We already saw how to define strings:

In [1]:
s = "antidisestablishmentarianism"

(This is the longest word in the English language, according to some)

You can access elements just like in lists, with every letter behaving like an element. The result is a string of length 1.

In [2]:
s[0]
Out[2]:
'a'
In [3]:
s[5]
Out[3]:
'i'

You can use slicing just like with lists, but the result is a string:

In [4]:
s[:4]
Out[4]:
'anti'
In [5]:
s[5:15]
Out[5]:
'isestablis'

You can loop through every letter of the string:

In [6]:
s = "CSC180"
for letter in s:
    print(letter)
C
S
C
1
8
0

You can get the length of a string using len()

In [7]:
s = "antidisestablishmentarianism"
len(s)
Out[7]:
28

This means we can also loop through strings using indices:

In [8]:
s = "CSC180"
for i in range(len(s)):
    print(s[i])
C
S
C
1
8
0

You can use in to check whether a string is a substring of another string:

In [9]:
s = "antidisestablishmentarianism"
"ism" in s    
Out[9]:
True
In [10]:
"a" in s
Out[10]:
True
In [11]:
"z" in s
Out[11]:
False

There are lots of functions available for strings. See here for the full list. One example is str.capitalize(). The value of s.capitalize() is the capitalized version of the string s.

In [12]:
s.capitalize()
Out[12]:
'Antidisestablishmentarianism'

Note that calling str.capitalize() doesn't change the value of s:

In [13]:
s
Out[13]:
'antidisestablishmentarianism'

str.index() works in the same way that list.index() does.

In [14]:
s.index("d")
Out[14]:
4

Like with list.index(), using str.index() to find a substring that's not there results in an error. str.find() is more flexible:

In [15]:
s.find("d")
Out[15]:
4
In [16]:
s.find("ism")
Out[16]:
25
In [17]:
s.find("z")
Out[17]:
-1

s.find(a) returns -1 if it cannot find the index of the subtring a in s.

Strings are immutableΒΆ

Strings are immutable -- that means that Python does not provide you with the facilities to change their contents.

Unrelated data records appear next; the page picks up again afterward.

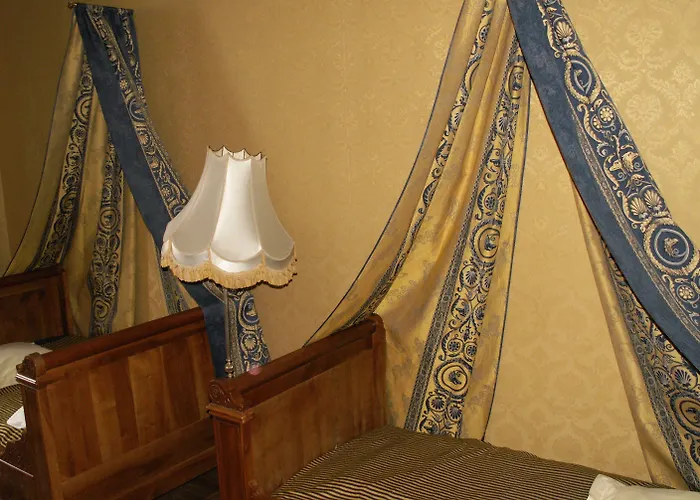 Château De La Court D'aron 3* Saint-Cyr-en-Talmondais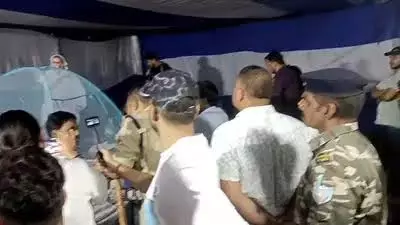 Ranchi: जयपाल सिंह स्टेडियम में आधी रात पहुंचे अधिकारी, भाजपा ने मांगा जवाब Ranchi: जयपाल सिंह स्टेडियम में आधी रात पहुंचे अधिकारी, भाजपा ने मांगा जवाब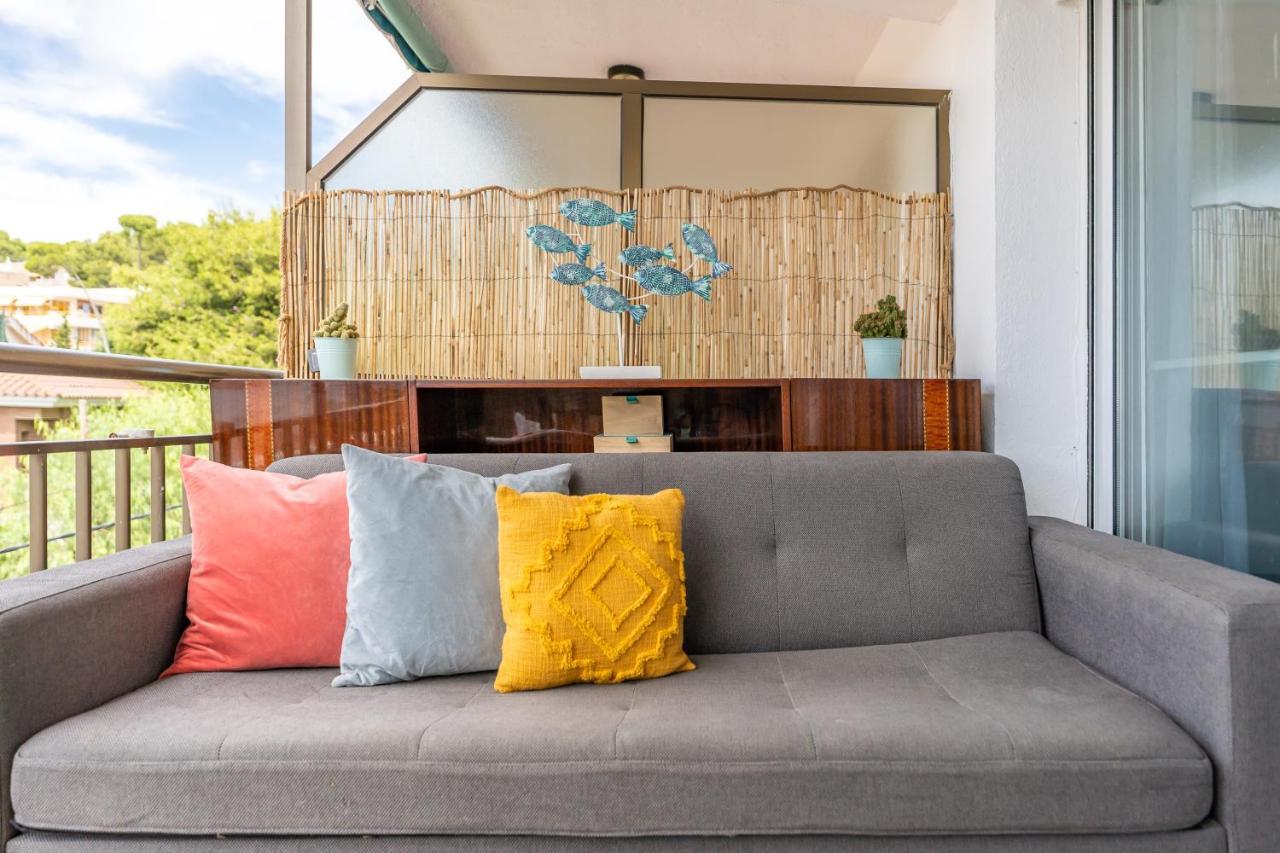 Beach Front Retro Hideaway In Salou Exterior foto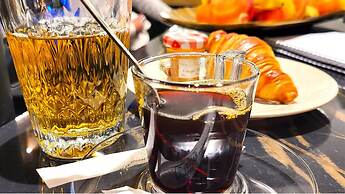 Star Champs Elysées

You can, of course, make the string s refer to a new string:

In [18]:
s = "abc"
s = "def" #s now refers to "def"

But then of course you could also make s refer to an int:

In [19]:
s = 42 #s is not even a string anymore

What you cannot do is keep s as the same object, but change its contents: s[0] = "b"

would result in an error.

You can, of course, do something like this:

In [20]:
s = "csc180"
s = s[0] + s[1].capitalize() + s[2:]
In [21]:
print(s)
cSc180

What happenned here is we created a new object by concatenating three strings, and then assigned that new object to s.

Why does it matter? It means that you cannot make a function that modifies the contents of a string:

In [22]:
def capitalize(s):
    s = s.capitalize()

Does nothing, since it reassigns a new object to a local variable.

You can, of course, write functions that return a string.